§ Objective
Output every row from the one containing "Time of clock at [512,203,532,224]: 11:36" down to the one containing "Time of clock at [111,46,620,960]: 10:26", both included, as a JSON list of strings with one string per row and blank lines omitted. Leave the pictures out of your answer.

§ Data section
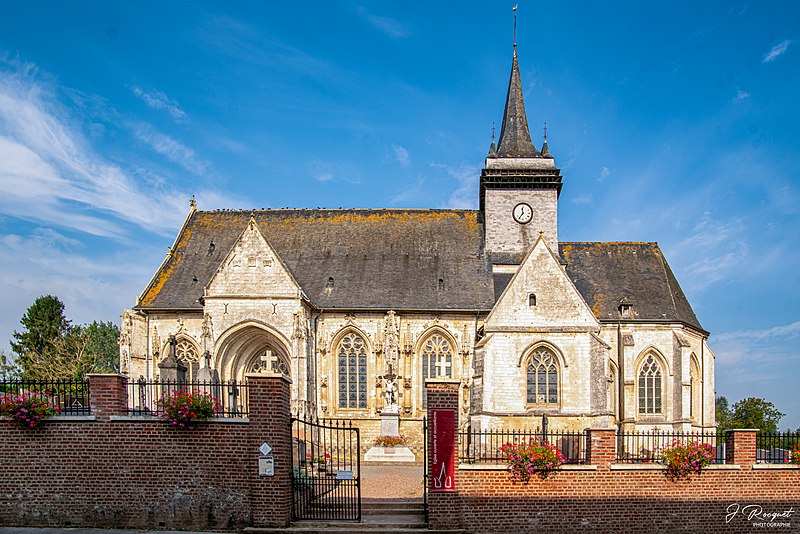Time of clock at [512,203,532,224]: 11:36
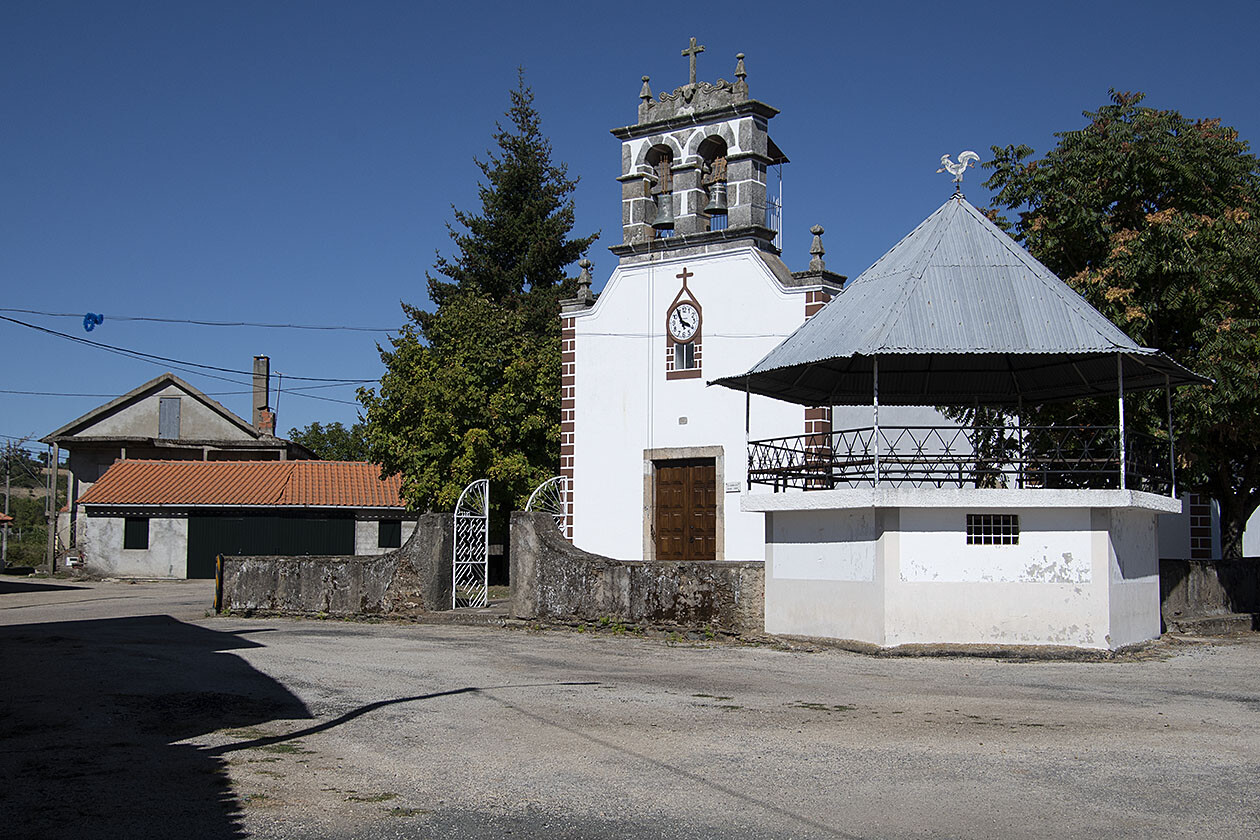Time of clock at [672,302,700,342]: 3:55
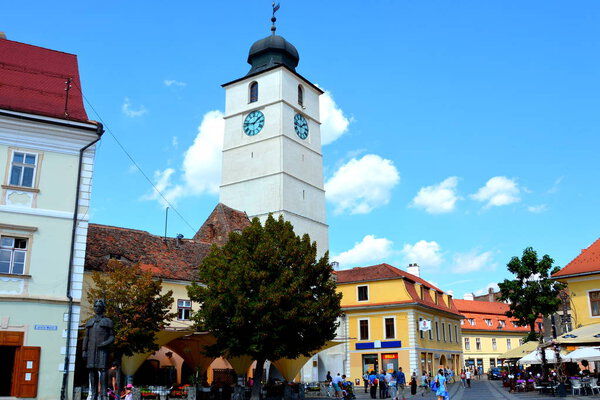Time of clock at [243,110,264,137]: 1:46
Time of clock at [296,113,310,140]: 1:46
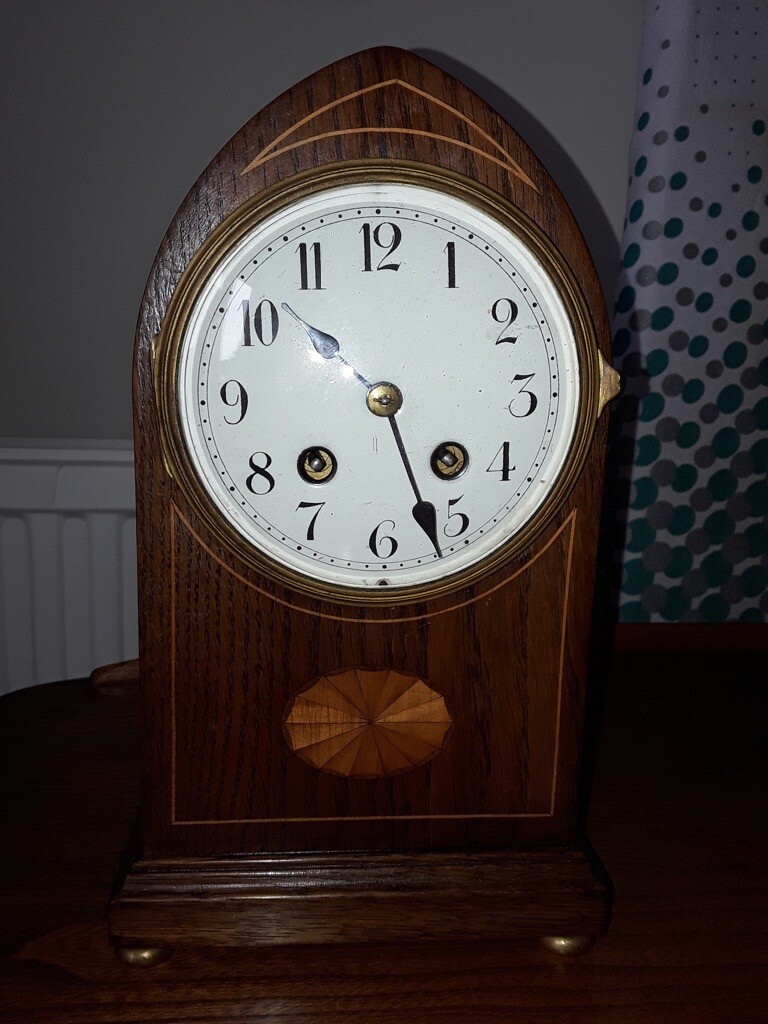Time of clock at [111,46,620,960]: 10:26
---
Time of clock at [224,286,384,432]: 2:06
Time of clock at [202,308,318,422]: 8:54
--
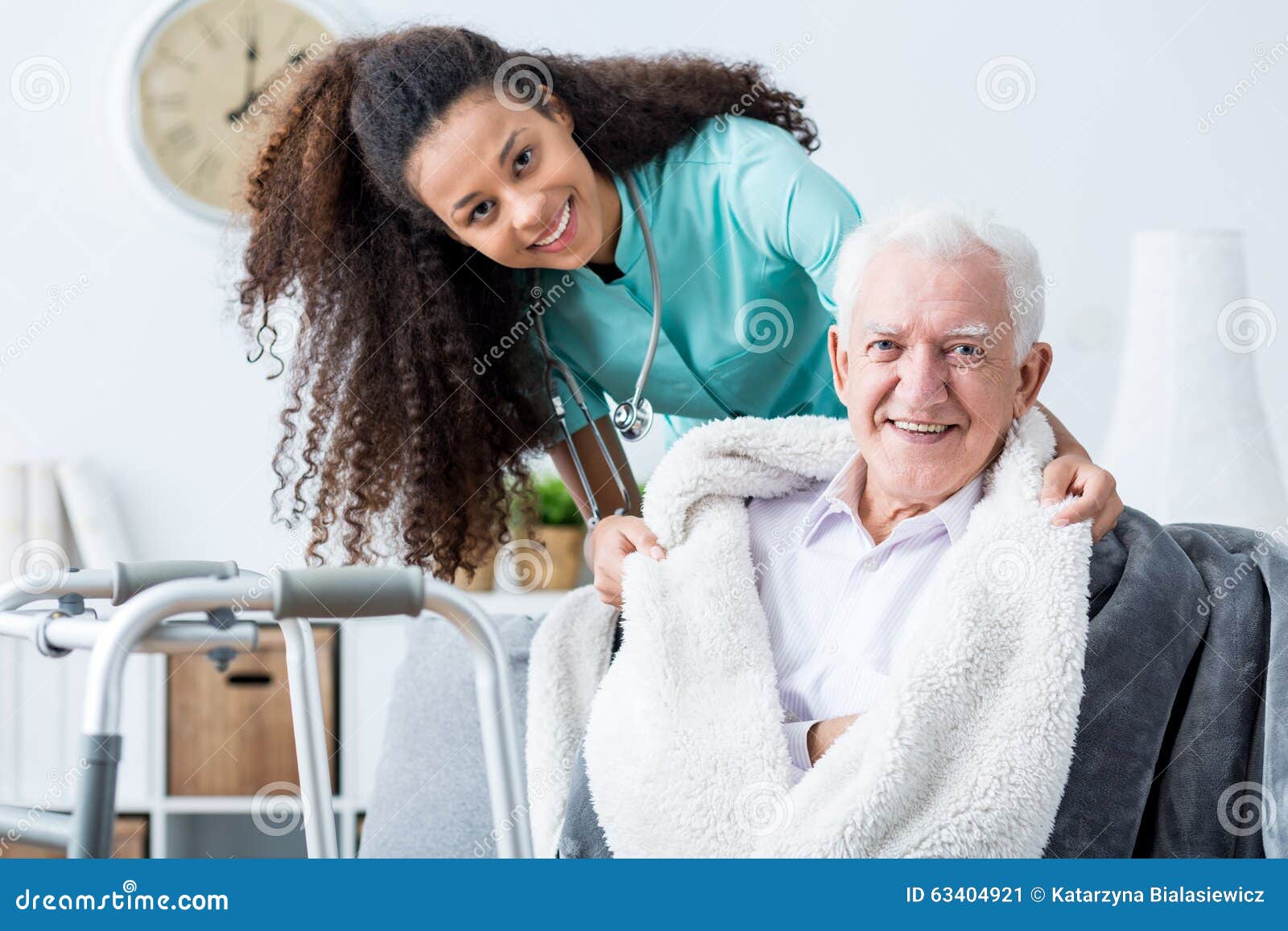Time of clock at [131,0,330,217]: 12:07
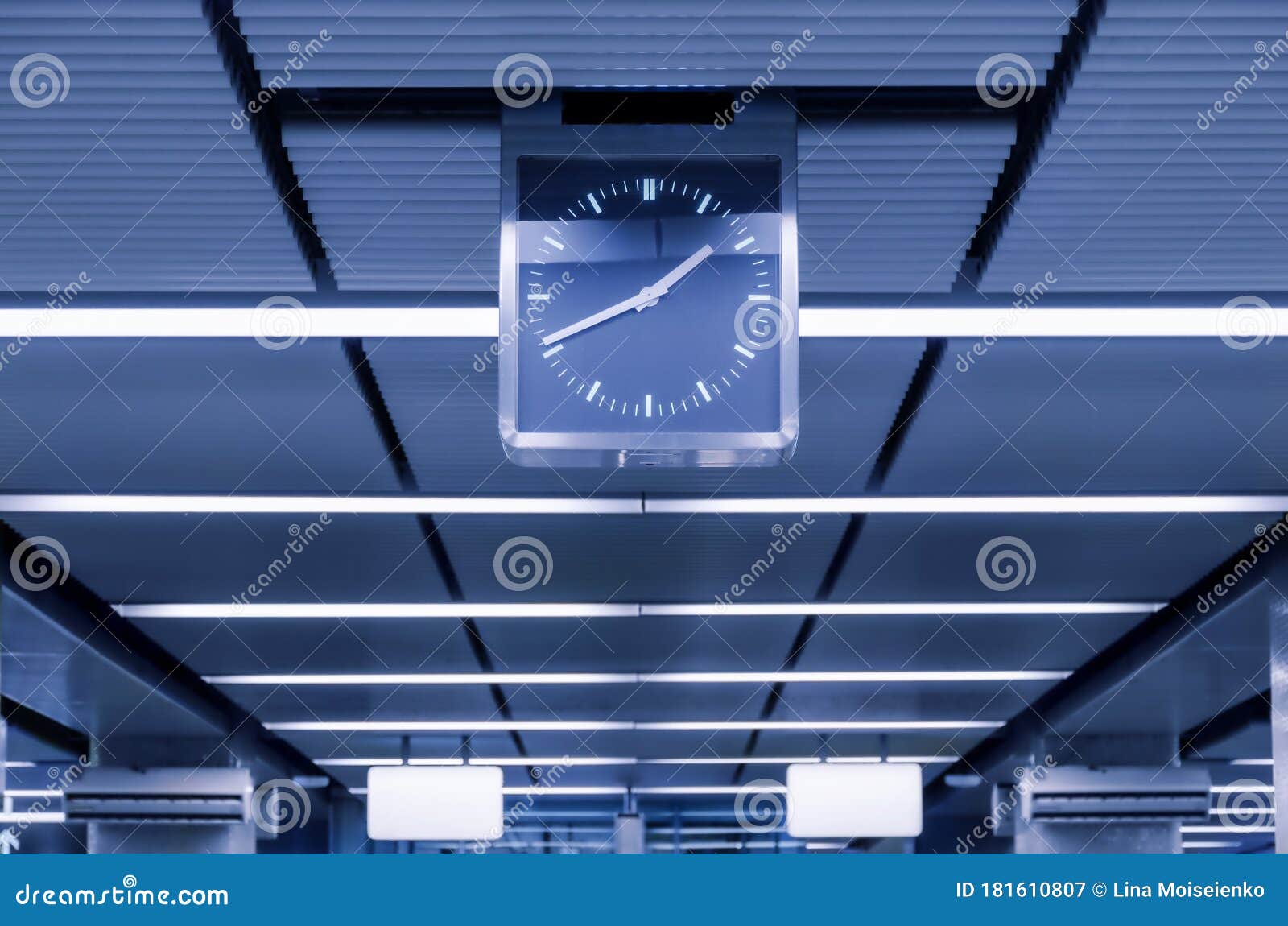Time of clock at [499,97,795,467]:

§ Answer for this exercise
[
  "Time of clock at [512,203,532,224]: 11:36",
  "Time of clock at [672,302,700,342]: 3:55",
  "Time of clock at [243,110,264,137]: 1:46",
  "Time of clock at [296,113,310,140]: 1:46",
  "Time of clock at [111,46,620,960]: 10:26"
]